> **Set exercise**
Put every line of the data below into a numbered list, skipping blank lines. Leave the pictures out.

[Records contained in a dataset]
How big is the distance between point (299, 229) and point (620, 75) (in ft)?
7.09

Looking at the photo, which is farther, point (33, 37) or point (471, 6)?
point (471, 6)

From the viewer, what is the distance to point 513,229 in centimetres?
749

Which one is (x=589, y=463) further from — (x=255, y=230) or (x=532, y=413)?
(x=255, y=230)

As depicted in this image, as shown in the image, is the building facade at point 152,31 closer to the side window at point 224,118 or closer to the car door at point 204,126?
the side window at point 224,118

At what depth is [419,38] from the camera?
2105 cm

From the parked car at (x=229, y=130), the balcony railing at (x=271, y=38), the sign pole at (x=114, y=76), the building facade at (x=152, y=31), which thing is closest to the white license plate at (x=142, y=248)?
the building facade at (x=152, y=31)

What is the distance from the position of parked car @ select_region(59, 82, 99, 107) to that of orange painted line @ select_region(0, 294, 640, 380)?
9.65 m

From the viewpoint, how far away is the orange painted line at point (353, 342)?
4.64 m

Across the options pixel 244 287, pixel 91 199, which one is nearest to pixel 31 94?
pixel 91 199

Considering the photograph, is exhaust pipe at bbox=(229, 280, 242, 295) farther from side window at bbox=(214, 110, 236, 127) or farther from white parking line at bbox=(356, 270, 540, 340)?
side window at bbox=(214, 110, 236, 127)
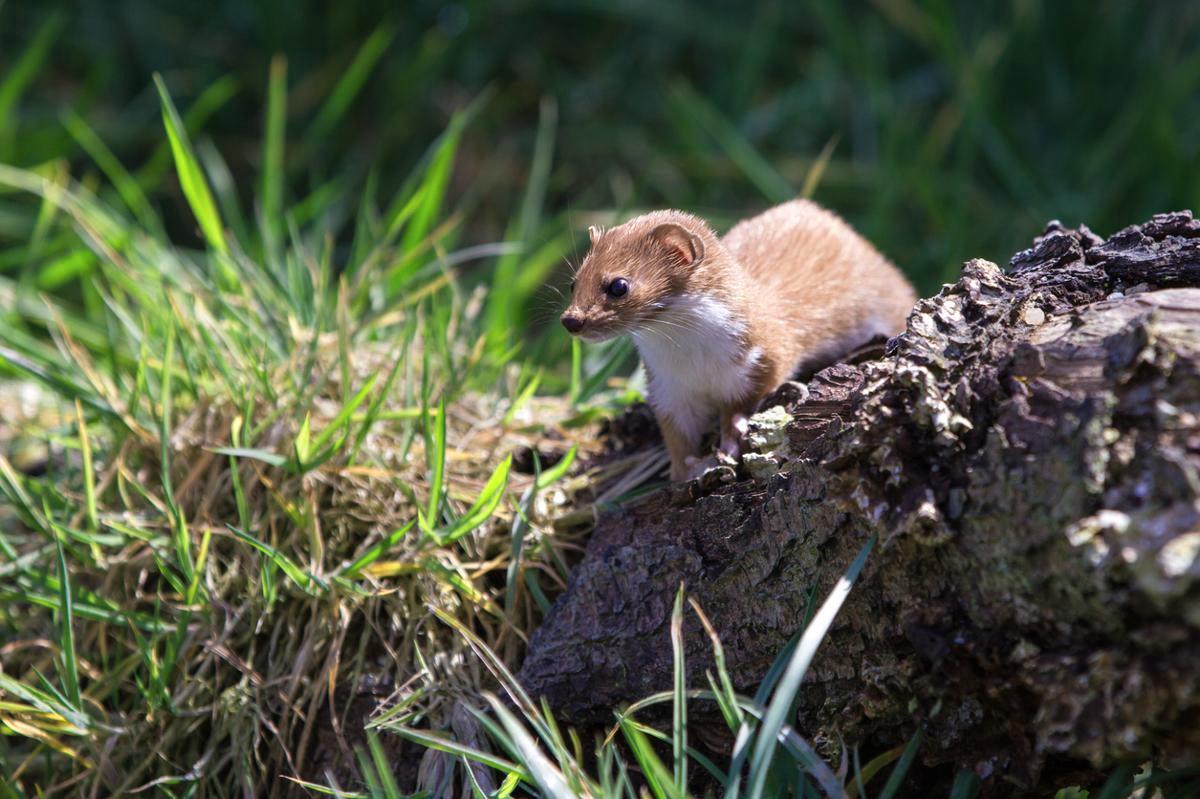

> **Response below**
1. How big is the distance between point (299, 229) and point (620, 75) (in ft)?
2. 7.09
3. Looking at the photo, which is farther, point (33, 37) or point (471, 6)?
4. point (471, 6)
5. From the viewer, what is the distance to point 513,229 in centimetres?
6. 749
7. Which one is (x=589, y=463) further from — (x=255, y=230) or (x=532, y=413)?
8. (x=255, y=230)
9. As depicted in this image, as shown in the image, is the building facade at point 152,31 closer to the side window at point 224,118 or closer to the car door at point 204,126?
10. the side window at point 224,118
11. At what depth is [419,38] from the camera?
12. 2105 cm
13. From the parked car at (x=229, y=130), the balcony railing at (x=271, y=38), the sign pole at (x=114, y=76), the building facade at (x=152, y=31), which thing is closest to the white license plate at (x=142, y=248)?
14. the building facade at (x=152, y=31)
15. What is the distance from the position of parked car @ select_region(59, 82, 99, 107) to that of orange painted line @ select_region(0, 294, 640, 380)?
16. 9.65 m
17. From the viewpoint, how far away is the orange painted line at point (353, 342)?
18. 4.64 m
19. Across the options pixel 244 287, pixel 91 199, which one is nearest to pixel 31 94?
20. pixel 91 199
21. Considering the photograph, is exhaust pipe at bbox=(229, 280, 242, 295) farther from side window at bbox=(214, 110, 236, 127) or farther from white parking line at bbox=(356, 270, 540, 340)?
22. side window at bbox=(214, 110, 236, 127)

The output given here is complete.